Instead, two months were spent debating before action was taken and the public sector now feels hard done by, pouring their energies into futile demonstrations and putative strikes.
Indeed, the debate on the pensions levy has become so warped that it is now widely regarded as “unfair” that the lower paid should have to bear a greater percentage increase after-tax than the better off.
This pays scant attention to fact that we have a progressive tax system designed to ensure that higher earners pay more tax when incomes go up. The corollary is that the reverse has to apply when incomes fall otherwise we are doubling up.
In addition, the public sector unions have successfully propagated the myth that their members are being asked to bear an unfair share of the burden of adjustment.
This reflects the piecemeal fashion in which the measures are being introduced. It was captured neatly in an ICTU ad last week which said that they accepted the need for €2 billion savings but felt that the burden should be shared equally.
The ad would have been more accurate had it stated that ICTU accepted the need for €20bn savings and that the public sector were lucky to have been asked for only 10% of the total required.
Assuming that the proposed measures are implemented, the Government will have secured €3bn, including another €1bn in 2010 from the termination of the wage agreement or 15% of the total.
In an attempt to inject some balance to the debate, it is worth considering where the remaining €17bn might come from.
There should be no doubt that this will involve draconian increases in tax and further swinging cuts in public spending.

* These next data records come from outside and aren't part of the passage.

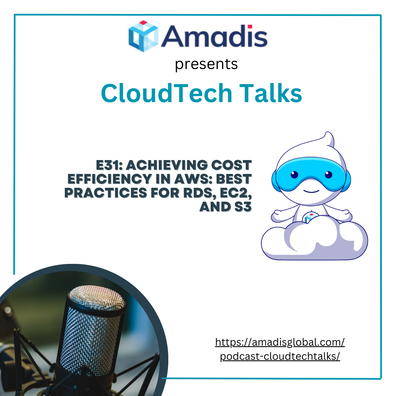 Amadis

presents

CloudTech Talks

E31: ACHIEVING COST EFFICIENCY IN AWS: BEST PRACTICES FOR RDS, EC2, AND S3

https://amadisglobal.com/podcast-cloudtechtalks/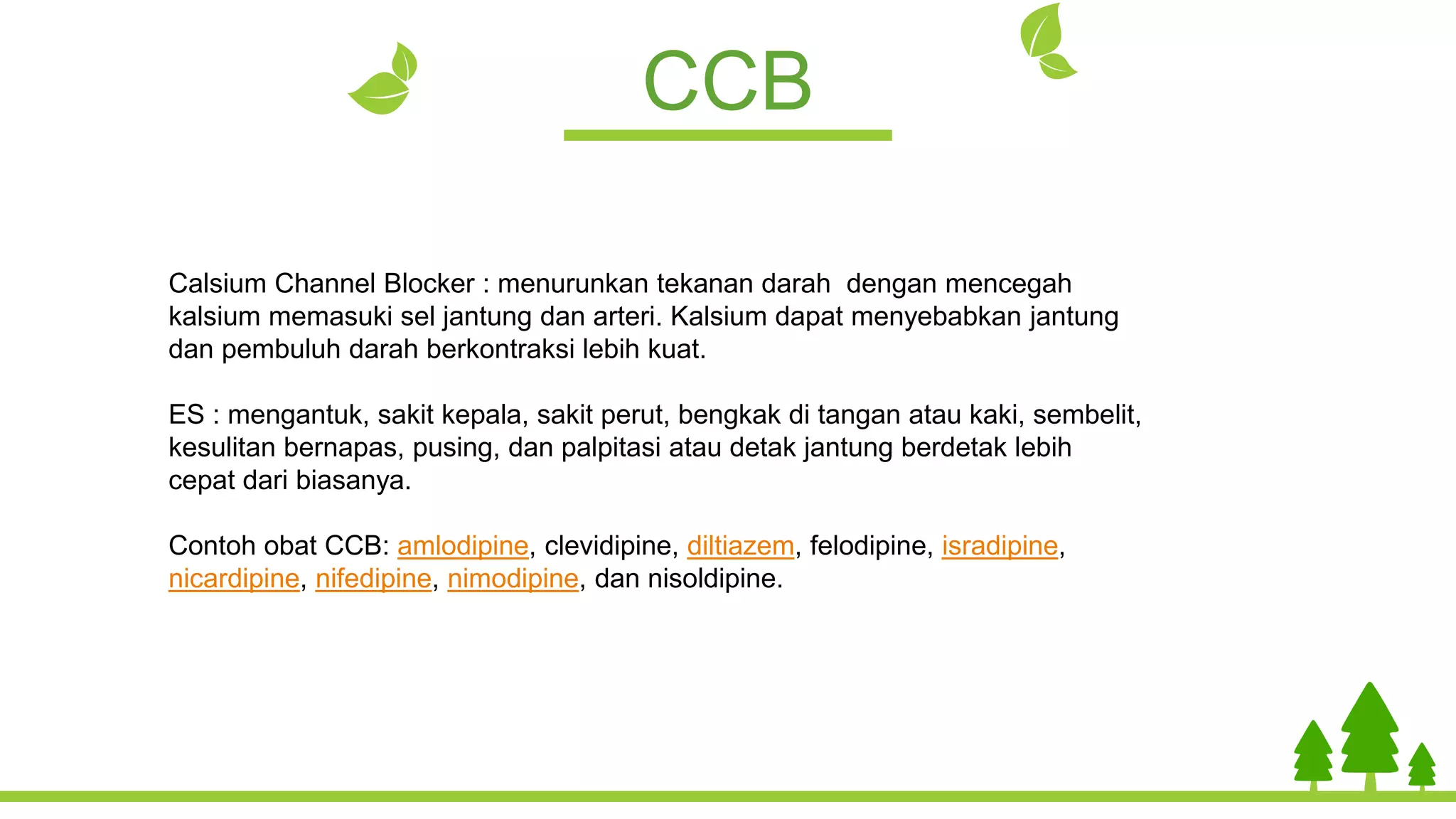 CCB

Calsium Channel Blocker : menurunkan tekanan darah  dengan mencegah kalsium memasuki sel jantung dan arteri. Kalsium dapat menyebabkan jantung dan pembuluh darah berkontraksi lebih kuat.

ES : mengantuk, sakit kepala, sakit perut, bengkak di tangan atau kaki, sembelit, kesulitan bernapas, pusing, dan palpitasi atau detak jantung berdetak lebih cepat dari biasanya.

Contoh obat CCB: amlodipine, clevidipine, diltiazem, felodipine, isradipine, nicardipine, nifedipine, nimodipine, dan nisoldipine.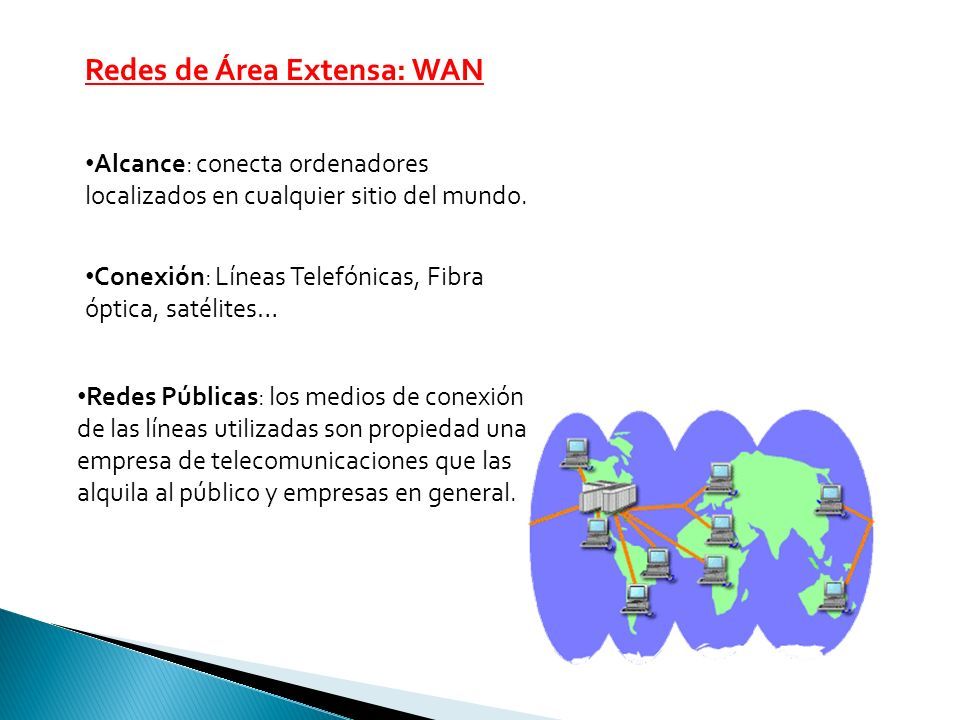 Redes de Área Extensa: WAN

•Alcance: conecta ordenadores localizados en cualquier sitio del mundo.

•Conexión: Líneas Telefónicas, Fibra óptica, satélites…

•Redes Públicas: los medios de conexión de las líneas utilizadas son propiedad una empresa de telecomunicaciones que las alquila al público y empresas en general.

It is hard to see how An Bord Snip could secure more than, say, another €5bn no matter how many bodies they abolish or how many programmes they slash. The prospect of another 10% cut in public sector pay rates, €1.7bn, must be a real one.

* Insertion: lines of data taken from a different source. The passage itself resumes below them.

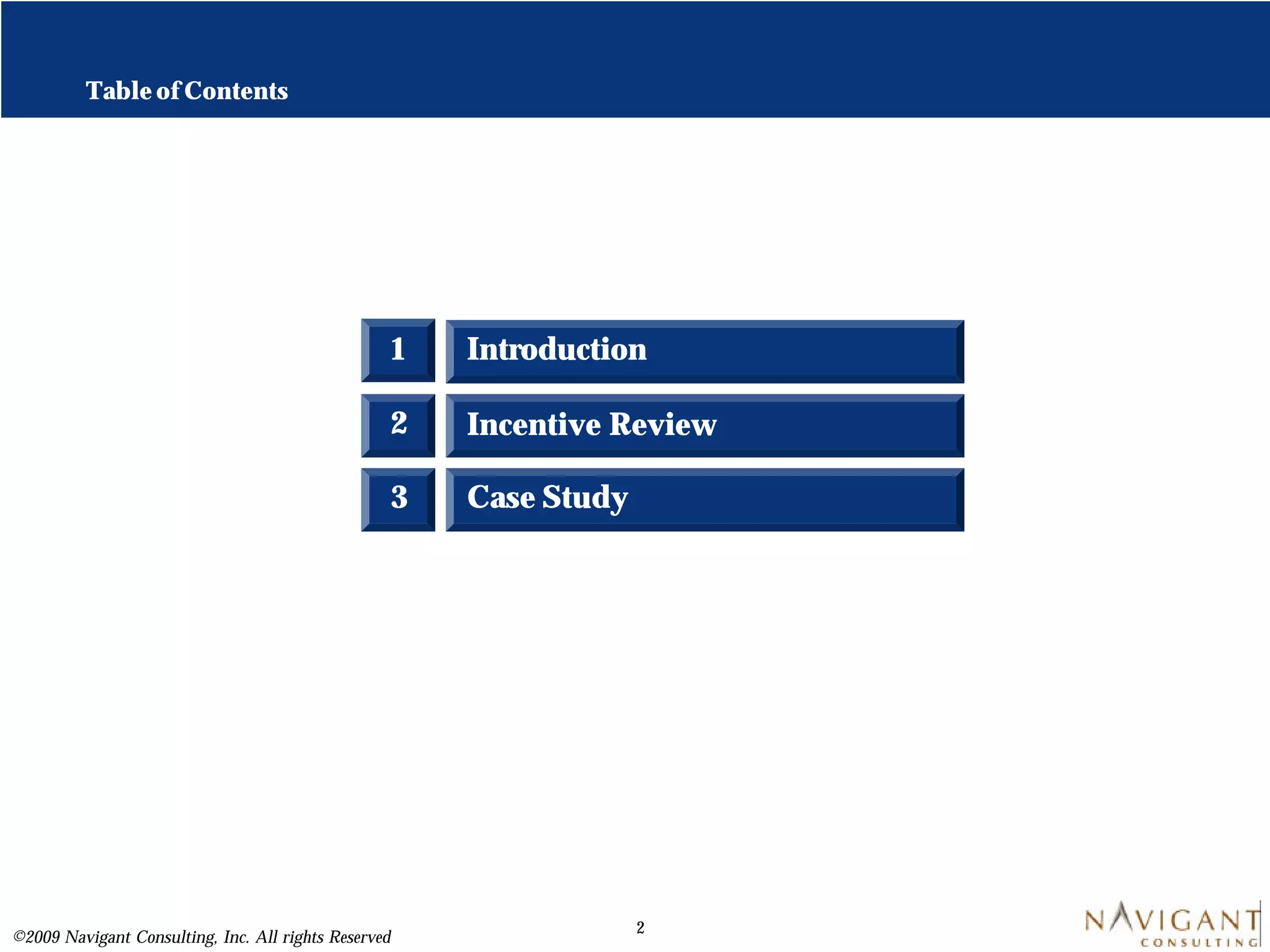 Table of Contents

1 Introduction

2 Incentive Review

3 Case Study

©2009 Navigant Consulting, Inc. All rights Reserved

2

NAVIGANT CONSULTING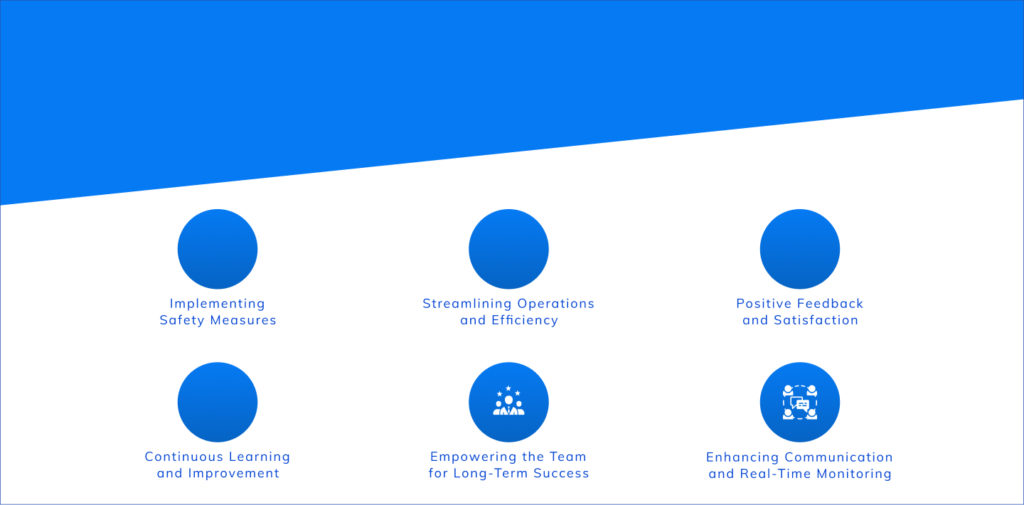 Implementing Safety Measures

Streamlining Operations and Efficiency

Positive Feedback and Satisfaction

Continuous Learning and Improvement

Empowering the Team for Long-Term Success

Enhancing Communication and Real-Time Monitoring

Equally, it is hard to see how this can be achieved without, say, a 10% cut in social welfare rates, another €1bn.
This can be justified given that rates need to fall by 7.5% anyway to unwind the unwarranted 3.25% increase in the last budget and to match the 3.25% fall in the CPI this year.

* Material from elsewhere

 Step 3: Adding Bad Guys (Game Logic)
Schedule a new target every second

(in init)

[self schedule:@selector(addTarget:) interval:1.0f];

These are the type of hitherto “unthinkable” measures that will have to be considered. However, even so, it is clear that cutting more than €5bn from spending will be next to impossible. We are forced, therefore, to turn to higher taxes for, say, another €5bn.
A €1,000 tax on all houses would yield €1.5bn, and carbon taxes perhaps another billion, leaving €2.5bn to be found from income tax, i.e. a further 20% increase in everyone’s existing income tax bill. The average taxpaying unit earns between €75,000 and €100,000 and pays about €17,300 income tax. Their bill would increase by €3,500 per annum.
At this stage, we are €10bn to the good, leaving another €7bn to go. It is simply not possible to imagine this coming from either additional spending or further tax increases.
The public capital programme therefore will have to be abolished. This would yield €6bn, leaving us still €1bn short of target. Would someone pass me the smelling salts please?